# [PROBLEM SET]
A. Say whether each statement agrees with the MEDIA results note, answering yes or no and quoting the deciding words: (i) the target price was raised; (ii) 9MFY24 revenue fell 7% YoY; (iii) newspaper sales grew YoY.
B. From the MEDIA results note, list every factor named as dragging 9MFY24 revenue.
C. Write out the passage of the MEDIA results note from "Missed due to" to "primary earnings drag.".

MEDIA’s 9MFY24 results disappointed as opex surged and the Out-of- Home (OOH) segment turned loss-making. Despite the 14% YoY expansion in total industry adex (excluding PayTV), MEDIA’s adex declined by 1% YoY. We cut our FY24-25F earnings by 25%and 8%, respectively, lower our TP by 7% to RM0.32 (from RM0.34) and maintain our UNDERPERFORM call.
Missed due to cost drag. Its 9MFY24 core net profit of RM13.0m underwhelmed, coming in at only 43% of our full-year forecast and the full- year consensus estimate. The shortfall versus our forecast largely emanated from higher-than-expected overheads across all segments except for digital media.
Top and bottomline pressure prevails. 9MFY24 revenue contracted by 7% YoY, mainly due to: (i) weaker TV content distribution revenue, and (ii) lower sale of home shopping goods. To a lesser magnitude, topline was dragged by reduced adex (-1% YoY) and newspaper sales (-11% YoY).
The combination of weaker turnover, coupled with opex pressure led to the 17% YoY dip in EBITDA. The weakness was particularly evident at the Out-of-Home (OOH) segment where earnings slipped into the red. Therefore, the OOH and digital media segments were the primary earnings drag.
On the bright side, 9MFY24 core net profit recovered by multi-fold YoY after an exceptionally weak 9MFY23. Recall that MEDIAC turned loss- making (core LATAMI: RM16.3m) in 5QFY23 due to broad-based operating weakness.
QoQ recovery derailed. Sequential revenue decline (-5% QoQ), combined with a surge in opex led to the 86% dip in 3QFY24 pretax profit. Nevertheless, bottomline contraction was partially moderated by lower taxes. The plunge in profit despite milder topline contraction was primarily attributed to the OOH and broadcasting (TV and radio) segments.

# [SUPPLIED RECORDS]

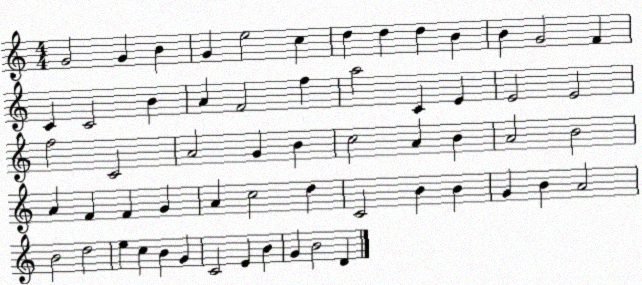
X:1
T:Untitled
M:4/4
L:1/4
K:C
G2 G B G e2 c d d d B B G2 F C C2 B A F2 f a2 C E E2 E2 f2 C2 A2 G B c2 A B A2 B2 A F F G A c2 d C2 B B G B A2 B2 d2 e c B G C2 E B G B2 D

==

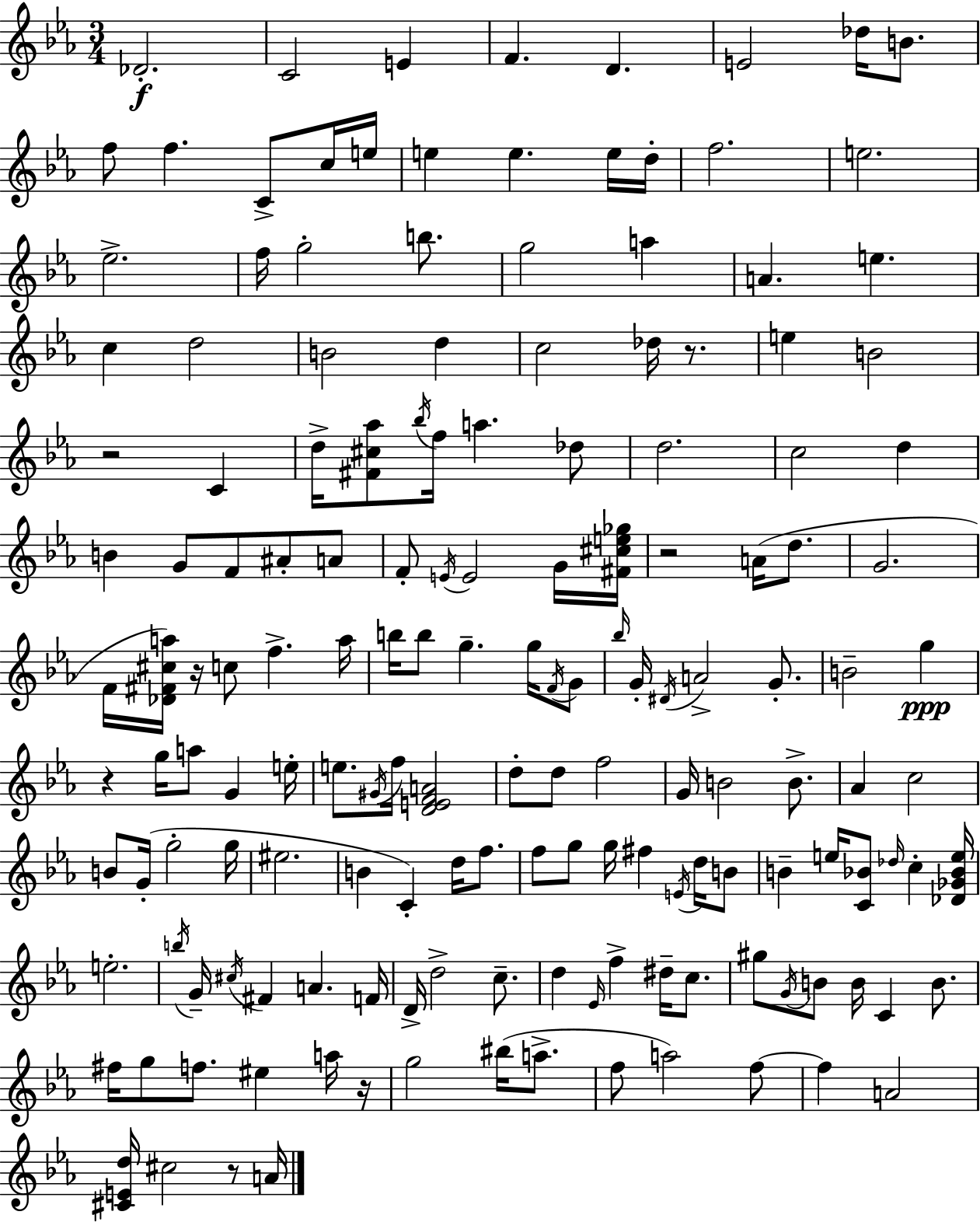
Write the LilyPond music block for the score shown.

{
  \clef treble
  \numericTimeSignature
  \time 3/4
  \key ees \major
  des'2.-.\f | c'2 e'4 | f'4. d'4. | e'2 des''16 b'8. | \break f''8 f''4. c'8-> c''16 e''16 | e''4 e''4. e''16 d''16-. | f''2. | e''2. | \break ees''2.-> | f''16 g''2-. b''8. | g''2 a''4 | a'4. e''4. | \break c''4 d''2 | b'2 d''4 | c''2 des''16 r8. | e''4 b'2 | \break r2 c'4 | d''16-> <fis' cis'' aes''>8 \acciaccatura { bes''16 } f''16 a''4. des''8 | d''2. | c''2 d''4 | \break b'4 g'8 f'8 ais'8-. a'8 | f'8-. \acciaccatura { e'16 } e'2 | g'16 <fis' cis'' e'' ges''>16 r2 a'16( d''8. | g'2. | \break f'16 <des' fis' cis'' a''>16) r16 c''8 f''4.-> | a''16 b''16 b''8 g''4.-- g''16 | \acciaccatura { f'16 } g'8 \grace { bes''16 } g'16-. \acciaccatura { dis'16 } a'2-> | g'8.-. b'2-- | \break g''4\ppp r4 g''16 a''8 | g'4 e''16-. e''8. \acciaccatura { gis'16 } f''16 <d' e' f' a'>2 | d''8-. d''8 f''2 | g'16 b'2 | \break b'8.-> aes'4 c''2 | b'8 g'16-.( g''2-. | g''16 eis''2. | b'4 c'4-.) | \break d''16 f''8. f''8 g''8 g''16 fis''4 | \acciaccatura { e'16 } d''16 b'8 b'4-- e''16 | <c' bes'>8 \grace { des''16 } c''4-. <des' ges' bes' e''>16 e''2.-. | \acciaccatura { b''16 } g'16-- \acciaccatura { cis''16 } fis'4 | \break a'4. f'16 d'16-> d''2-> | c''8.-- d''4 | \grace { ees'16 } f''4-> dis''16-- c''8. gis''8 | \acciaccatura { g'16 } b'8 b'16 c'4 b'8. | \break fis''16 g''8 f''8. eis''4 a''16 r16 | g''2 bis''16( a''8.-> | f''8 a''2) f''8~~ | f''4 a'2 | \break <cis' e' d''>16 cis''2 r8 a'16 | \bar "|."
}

# [TASK-BY-TASK ANSWERS]
A.
(i) No: "lower our TP by 7% to RM0.32 (from RM0.34)"
(ii) Yes: "9MFY24 revenue contracted by 7% YoY"
(iii) No: "newspaper sales (-11% YoY)"

B.
- Weaker TV content distribution revenue
- Lower sale of home shopping goods
- Reduced adex (-1% YoY)
- Lower newspaper sales (-11% YoY)

C.
Missed due to cost drag. Its 9MFY24 core net profit of RM13.0m underwhelmed, coming in at only 43% of our full-year forecast and the full- year consensus estimate. The shortfall versus our forecast largely emanated from higher-than-expected overheads across all segments except for digital media.
Top and bottomline pressure prevails. 9MFY24 revenue contracted by 7% YoY, mainly due to: (i) weaker TV content distribution revenue, and (ii) lower sale of home shopping goods. To a lesser magnitude, topline was dragged by reduced adex (-1% YoY) and newspaper sales (-11% YoY).
The combination of weaker turnover, coupled with opex pressure led to the 17% YoY dip in EBITDA. The weakness was particularly evident at the Out-of-Home (OOH) segment where earnings slipped into the red. Therefore, the OOH and digital media segments were the primary earnings drag.